A jolt of electricity travels between you. Life feels like a movie. You’re so proud to be with your partner, honored they want to be with you. You can see your entire future together.
A few months in, low-level anxiety creeps in. Am I good enough to be with this person? You start to cling to them, afraid they’ll soon realize you are beneath them. In the beginning, you felt free, as if anything is possible. Now, you live in a world where just you and the other person exist. Finally, you ask yourself, “Am I in a healthy relationship?”
Though human relationships are complex and varied, mysterious and wondrous—the great, most long-lasting partnerships are where the people involved share at least this one quality: a solid sense of self. Buddhist teacher Daisaku Ikeda shares,
Real love is not two people clinging to each other; it can only be fostered between two strong people secure in their individuality.
Discussions on Youth, p. 57
Respecting ourselves and others is the core of Buddhism. In fact, chanting Nam-myoho-renge-kyo is essentially a practice to bring out our true, most dignified self. As we chant and learn from the teachings of Buddhism, we begin to believe in ourselves. This allows us to stop seeking validation from others, particularly the person we are in a relationship with.
If we always need our partner’s approval and go so far as doing harmful things to ourselves to get it, then we are not just in an unhealthy relationship, but a dangerous one. Some other questions we can ask ourselves are: Is this person helping me to work towards my goals? Or is just being with them my goal? Is this relationship causing my friends and family to worry about me? Answering these questions honestly can help us decide: I deserve better, I can do better.
Great relationships enable both people to be vulnerable but not lose themselves in the process.
If clinging to another person to feel valued is unhealthy, what is a “healthy” relationship? Antoine de Saint-Exupery, the author of The Little Prince, once wrote, “Love is not two people gazing at each other, but two people looking ahead together in the same direction.”
Does the other person inspire you to hustle for your dreams? Do they feel like your partner in taking over the world? Do they inspire you to grow, to kick aside bad habits?
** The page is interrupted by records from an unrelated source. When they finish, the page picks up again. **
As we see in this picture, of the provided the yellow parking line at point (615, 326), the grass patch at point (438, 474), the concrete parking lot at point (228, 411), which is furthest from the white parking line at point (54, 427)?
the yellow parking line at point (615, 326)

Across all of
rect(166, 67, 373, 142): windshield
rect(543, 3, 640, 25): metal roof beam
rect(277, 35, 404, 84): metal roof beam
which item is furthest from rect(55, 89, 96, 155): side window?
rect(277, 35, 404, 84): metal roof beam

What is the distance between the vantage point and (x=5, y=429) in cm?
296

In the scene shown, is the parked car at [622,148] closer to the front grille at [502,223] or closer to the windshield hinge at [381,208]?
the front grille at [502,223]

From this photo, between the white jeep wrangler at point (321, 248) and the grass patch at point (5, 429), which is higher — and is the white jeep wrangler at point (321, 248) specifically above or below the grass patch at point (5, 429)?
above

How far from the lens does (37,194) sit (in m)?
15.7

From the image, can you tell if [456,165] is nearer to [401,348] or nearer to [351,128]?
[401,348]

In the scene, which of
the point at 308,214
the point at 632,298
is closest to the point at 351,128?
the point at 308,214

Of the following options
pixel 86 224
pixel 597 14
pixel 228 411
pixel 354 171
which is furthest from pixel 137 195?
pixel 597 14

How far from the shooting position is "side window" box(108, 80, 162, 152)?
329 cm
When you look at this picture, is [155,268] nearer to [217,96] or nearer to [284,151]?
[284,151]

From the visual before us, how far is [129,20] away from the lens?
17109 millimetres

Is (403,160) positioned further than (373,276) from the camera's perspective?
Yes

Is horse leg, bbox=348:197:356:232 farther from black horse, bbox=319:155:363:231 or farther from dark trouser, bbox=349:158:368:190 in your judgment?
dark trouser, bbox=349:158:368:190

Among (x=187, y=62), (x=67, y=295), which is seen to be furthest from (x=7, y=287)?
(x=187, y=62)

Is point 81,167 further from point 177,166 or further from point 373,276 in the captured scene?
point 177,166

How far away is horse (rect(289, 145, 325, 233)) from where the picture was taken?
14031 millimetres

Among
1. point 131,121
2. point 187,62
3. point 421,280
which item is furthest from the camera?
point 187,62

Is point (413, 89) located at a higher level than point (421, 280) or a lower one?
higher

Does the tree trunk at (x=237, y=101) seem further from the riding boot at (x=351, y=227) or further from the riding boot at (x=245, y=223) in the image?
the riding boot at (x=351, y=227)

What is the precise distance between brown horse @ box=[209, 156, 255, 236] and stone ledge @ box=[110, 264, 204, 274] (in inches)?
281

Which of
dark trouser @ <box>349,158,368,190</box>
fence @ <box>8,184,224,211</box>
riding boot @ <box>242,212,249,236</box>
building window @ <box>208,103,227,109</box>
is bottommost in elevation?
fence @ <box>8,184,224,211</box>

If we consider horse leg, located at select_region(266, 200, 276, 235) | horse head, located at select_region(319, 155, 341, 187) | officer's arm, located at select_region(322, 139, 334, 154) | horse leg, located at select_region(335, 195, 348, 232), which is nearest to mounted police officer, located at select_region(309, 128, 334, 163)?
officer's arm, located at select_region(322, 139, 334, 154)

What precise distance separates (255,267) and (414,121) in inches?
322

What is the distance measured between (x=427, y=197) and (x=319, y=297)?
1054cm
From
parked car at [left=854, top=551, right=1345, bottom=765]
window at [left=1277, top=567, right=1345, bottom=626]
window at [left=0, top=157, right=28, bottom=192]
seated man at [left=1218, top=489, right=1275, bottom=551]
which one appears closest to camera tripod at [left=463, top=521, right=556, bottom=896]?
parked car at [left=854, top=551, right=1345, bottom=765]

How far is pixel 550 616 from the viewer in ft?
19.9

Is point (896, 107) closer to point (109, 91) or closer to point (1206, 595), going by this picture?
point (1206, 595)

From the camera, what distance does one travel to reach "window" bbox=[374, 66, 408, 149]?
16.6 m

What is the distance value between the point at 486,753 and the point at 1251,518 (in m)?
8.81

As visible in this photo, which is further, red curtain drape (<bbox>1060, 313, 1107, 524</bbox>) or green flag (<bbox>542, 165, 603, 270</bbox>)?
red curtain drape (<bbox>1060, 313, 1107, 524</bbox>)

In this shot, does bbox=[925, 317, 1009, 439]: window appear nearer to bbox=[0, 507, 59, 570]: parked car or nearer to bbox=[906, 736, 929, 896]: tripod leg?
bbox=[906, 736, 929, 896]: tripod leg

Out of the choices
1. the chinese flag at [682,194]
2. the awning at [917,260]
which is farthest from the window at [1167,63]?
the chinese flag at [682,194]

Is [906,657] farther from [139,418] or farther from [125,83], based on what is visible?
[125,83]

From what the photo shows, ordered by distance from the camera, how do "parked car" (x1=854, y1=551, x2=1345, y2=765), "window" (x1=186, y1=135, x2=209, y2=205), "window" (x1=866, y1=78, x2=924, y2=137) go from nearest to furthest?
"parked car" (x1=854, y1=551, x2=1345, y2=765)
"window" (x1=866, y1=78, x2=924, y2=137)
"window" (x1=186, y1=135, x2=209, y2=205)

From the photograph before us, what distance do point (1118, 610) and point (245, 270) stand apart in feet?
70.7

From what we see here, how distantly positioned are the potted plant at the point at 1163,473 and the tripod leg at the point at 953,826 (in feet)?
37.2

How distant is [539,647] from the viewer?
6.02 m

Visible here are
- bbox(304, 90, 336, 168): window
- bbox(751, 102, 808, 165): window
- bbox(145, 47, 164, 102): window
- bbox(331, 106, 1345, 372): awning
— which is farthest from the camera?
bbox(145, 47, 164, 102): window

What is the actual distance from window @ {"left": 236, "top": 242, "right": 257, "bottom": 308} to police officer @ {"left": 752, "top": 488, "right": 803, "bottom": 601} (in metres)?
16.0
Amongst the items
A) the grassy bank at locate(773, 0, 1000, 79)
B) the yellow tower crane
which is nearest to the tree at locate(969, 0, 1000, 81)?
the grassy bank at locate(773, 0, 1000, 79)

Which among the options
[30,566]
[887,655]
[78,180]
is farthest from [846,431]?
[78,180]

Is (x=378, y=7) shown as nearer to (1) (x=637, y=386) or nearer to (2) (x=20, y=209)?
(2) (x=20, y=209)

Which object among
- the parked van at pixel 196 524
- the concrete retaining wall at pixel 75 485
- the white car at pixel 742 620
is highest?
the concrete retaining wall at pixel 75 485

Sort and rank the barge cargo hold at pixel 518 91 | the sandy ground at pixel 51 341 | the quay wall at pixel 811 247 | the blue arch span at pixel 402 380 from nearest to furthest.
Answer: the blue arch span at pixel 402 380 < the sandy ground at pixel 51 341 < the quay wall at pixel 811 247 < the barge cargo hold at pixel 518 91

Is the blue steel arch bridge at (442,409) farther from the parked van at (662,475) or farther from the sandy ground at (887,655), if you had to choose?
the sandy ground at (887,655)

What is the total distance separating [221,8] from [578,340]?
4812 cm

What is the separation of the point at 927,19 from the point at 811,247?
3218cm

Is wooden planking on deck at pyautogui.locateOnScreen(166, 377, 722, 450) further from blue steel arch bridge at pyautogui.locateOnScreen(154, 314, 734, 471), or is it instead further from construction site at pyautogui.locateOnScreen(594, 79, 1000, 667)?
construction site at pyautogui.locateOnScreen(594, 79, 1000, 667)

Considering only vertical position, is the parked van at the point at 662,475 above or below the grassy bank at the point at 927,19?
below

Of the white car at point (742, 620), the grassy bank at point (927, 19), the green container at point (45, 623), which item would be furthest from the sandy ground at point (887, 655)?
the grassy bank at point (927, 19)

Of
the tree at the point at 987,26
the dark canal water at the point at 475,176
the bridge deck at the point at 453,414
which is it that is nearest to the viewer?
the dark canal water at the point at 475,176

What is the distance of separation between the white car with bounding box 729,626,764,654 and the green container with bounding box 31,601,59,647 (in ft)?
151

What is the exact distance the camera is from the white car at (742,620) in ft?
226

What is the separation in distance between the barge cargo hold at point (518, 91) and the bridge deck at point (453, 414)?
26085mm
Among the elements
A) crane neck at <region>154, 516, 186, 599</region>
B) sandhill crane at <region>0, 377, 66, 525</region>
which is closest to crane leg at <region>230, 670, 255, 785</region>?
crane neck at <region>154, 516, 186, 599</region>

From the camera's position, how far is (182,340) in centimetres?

Great relationships enable both people to be vulnerable but not lose themselves in the process. This type of relationship is truly a healthy one. Why? Because it reinforces your aim to be a healthy person, always moving forward.
Better yet, even if we are happily alone at the moment, becoming a person who is always growing, who has strong sense of self that no one can shake, will attract the best partner. Promise.
Just think, “No one is more fortunate than the person I choose to be with.”